Terutama yang keuangan badan usahanya tidak sehat. Belum lagi ada kesepakatan
antara BPJS dan kejaksaan untuk menghukum badan usaha yang tidak mendaftarkan
karyawannya. Hal itu dikhawatirkan menekan pengusaha. Dia justru menyesalkan
karena hingga kini BPJS tidak melibatkan Kadin. Padahal, di Surabaya saja ada
ribuan perusahaan yang menjadi anggota Kadin. Jamhadi menyatakan, belum pernah
ada sosialisasi dari BPJS kepada Kadin Surabaya. ”BPJS tolong lebih proaktif.
Jangan hanya menyalahkan perusahaan. Jangan diultimatum. Kami ini mikir
bayar pajak, listrik, dolar naik. Kami imbau tidak main ancam,” tegasnya. Saat
ini, Jamhadi mengaku telah mendaftarkan karyawan perusahaannya kepada BPJS
Ketenagakerjaan. Namun, belum pada BPJS Kesehatan. Pembayaran tagihan jaminan
tenaga kerja dilakukan per proyek. Sebab, badan usaha yang dipimpinnya termasuk
sektor jasa konstruksi. Dia mencontohkan, untuk proyek dengan nilai kontrak Rp
130 miliar, tanggungan BPJS mencapai Rp 119 juta. ”Saya dan karyawan merasa
nyaman dikelola sendiri dengan asuransi swasta. Tapi, saya minta HRD untuk
menjajaki kemungkinan mendaftar BPJS Kesehatan,” ujarnya. Berdasar pengalaman,
dia menyebutkan, besaran iuran BPJS sebenarnya tidak berbeda jauh dengan
asuransi sosial. Besarannya pun cukup logis, yakni 4,5 persen untuk BPJS
Kesehatan. Sebanyak 4 persen dibayarkan pemberi kerja, sedangkan 0,5 persen
sisanya ditanggung pekerja. Hanya, dia berharap BPJS memperbaiki sistem
pendaftaran, rujukan, dan menyediakan fasilitas kesehatan tujuan saat karyawan
sakit (Ayu. 2015).
3.

**Data yang Diberikan**.

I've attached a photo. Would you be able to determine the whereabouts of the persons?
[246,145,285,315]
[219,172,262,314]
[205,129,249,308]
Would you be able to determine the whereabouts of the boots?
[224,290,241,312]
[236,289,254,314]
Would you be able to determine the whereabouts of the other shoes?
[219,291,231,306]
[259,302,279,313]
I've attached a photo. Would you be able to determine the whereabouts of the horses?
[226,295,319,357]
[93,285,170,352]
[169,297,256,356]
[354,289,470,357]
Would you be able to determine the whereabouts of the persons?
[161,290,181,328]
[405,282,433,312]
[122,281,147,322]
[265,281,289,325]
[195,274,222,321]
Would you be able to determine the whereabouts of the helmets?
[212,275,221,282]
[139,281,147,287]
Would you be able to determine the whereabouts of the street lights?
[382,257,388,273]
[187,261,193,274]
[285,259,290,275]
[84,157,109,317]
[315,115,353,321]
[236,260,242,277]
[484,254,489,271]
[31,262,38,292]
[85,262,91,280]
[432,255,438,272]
* * *
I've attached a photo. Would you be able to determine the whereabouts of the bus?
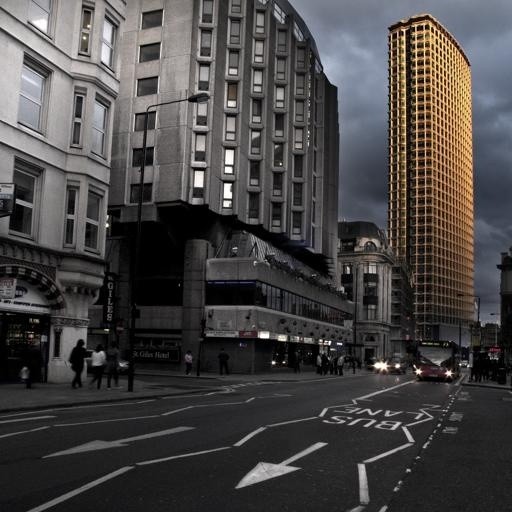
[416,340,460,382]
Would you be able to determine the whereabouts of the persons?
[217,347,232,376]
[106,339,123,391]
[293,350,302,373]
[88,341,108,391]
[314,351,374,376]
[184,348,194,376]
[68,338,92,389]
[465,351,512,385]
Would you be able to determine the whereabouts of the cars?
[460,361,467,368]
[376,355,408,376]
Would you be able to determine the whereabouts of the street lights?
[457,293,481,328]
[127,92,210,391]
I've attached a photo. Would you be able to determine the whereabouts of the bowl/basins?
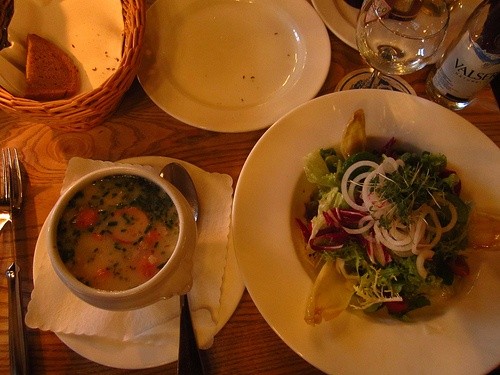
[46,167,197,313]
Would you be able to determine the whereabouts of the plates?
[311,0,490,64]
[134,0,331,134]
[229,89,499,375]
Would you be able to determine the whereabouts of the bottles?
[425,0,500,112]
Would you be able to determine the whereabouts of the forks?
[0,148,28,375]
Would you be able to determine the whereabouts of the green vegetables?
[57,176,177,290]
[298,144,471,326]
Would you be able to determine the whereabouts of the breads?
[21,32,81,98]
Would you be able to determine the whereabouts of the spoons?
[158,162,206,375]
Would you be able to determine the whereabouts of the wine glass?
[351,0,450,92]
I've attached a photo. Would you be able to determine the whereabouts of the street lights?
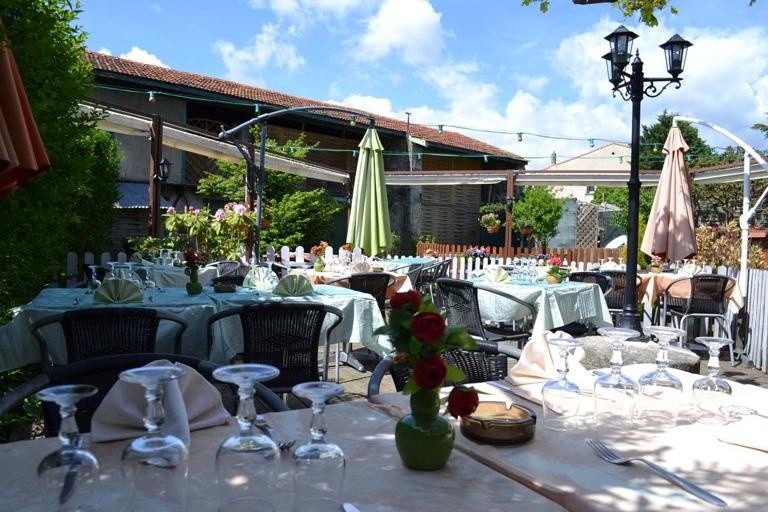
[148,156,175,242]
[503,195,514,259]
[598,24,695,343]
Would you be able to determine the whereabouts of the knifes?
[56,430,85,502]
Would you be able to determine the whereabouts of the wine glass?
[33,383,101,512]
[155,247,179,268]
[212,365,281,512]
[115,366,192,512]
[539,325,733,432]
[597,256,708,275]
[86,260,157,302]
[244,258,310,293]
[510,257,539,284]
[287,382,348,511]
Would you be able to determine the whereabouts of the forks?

**Daftar Soal**.
a) Ubah "horses" menjadi "ponies" pada baris-baris data, mulai dari baris yang memuat "Would you be able to determine the whereabouts of the boots?" sampai dengan baris yang memuat "[139,281,147,287]" (kedua baris itu ikut dihitung). Tuliskan kembali hanya baris-baris tersebut tanpa perubahan lain.
b) Lanjutkan teks tentang BPJS dan pengusaha di Surabaya dari titik terakhirnya.

**Daftar Jawaban**.
a)
Would you be able to determine the whereabouts of the boots?
[224,290,241,312]
[236,289,254,314]
Would you be able to determine the whereabouts of the other shoes?
[219,291,231,306]
[259,302,279,313]
I've attached a photo. Would you be able to determine the whereabouts of the ponies?
[226,295,319,357]
[93,285,170,352]
[169,297,256,356]
[354,289,470,357]
Would you be able to determine the whereabouts of the persons?
[161,290,181,328]
[405,282,433,312]
[122,281,147,322]
[265,281,289,325]
[195,274,222,321]
Would you be able to determine the whereabouts of the helmets?
[212,275,221,282]
[139,281,147,287]

b)
ANALISIS MASALAH
3.1. Pengertian Manajemen Risiko dan
Asuransi
Manajemen
Dalam suatu organisasi, manajemen diperlukan dalam
segala bidang, bentuk, serta kegiatan, dimana orang-orang saling bekerja sama
untuk mencapai tujuan yang telah ditetapkan. Manajemen berasal dari kata “to
manage” yang artinya mengatur. Manajemen adalah suatu proses perencanaan,
pengorganisasian, kepemimpinan, dan pengendalian upaya dari anggota organisasi
serta penggunaan semua sumber daya yang ada pada organisasi untuk mencapai
tujuan organisasi yang telah ditetapkan sebelumnya (Kotler, 2005: 14).
Manajemen adalah pengarahan suatu usaha melalui perencanaan, pengorganisasian,
pengkoordinasian, dan pengendalian sumber-sumber tenaga manusia dan bahan,
dijuruskan untuk mencapai tujuan yang telah ditentukan (Soebagio, 1999: 15).
Berdasarkan beberapa definisi manajemen tersebut, dapat ditarik kesimpulan
bahwa manajemen merupakan suatu perangkat dan proses perencanaan,
pengorganisasian, pengkoordinasian, dan pengendalian usaha baik dari pemimpin
sampai anggota organisasi serta penggunaan semua sumber daya yang ada pada
organisasi dalam mencapai tujuan organisasi yang telah ditetapkan.
Risiko
Istilah risiko sudah biasa dipakai dalam kehidupan
sehari-hari, yang umumnya secara intuitif sudah memahami apa yang dimaksudkan.
Pengertian risiko secara ilmiah sendiri sampai saat ini masih tetap beragam,
yaitu antara lain: “Risiko merupakan penyebaran/penyimpangan hasil aktual dari
hasil yang diharapkan” (Herman Darmawi, 1990: 20); “Risiko adalah kemungkinan
hasil yang diperoleh menyimpang dari yang diharapkan” (Hanafi, 2006: 1).
Dari
pengertian tersebut dapat ditarik kesimpulan bahwa risiko adalah suatu
ketidakpastian yang dihubungkan dengan kemungkinan terjadinya akibat buruk yang
tidak diinginkan.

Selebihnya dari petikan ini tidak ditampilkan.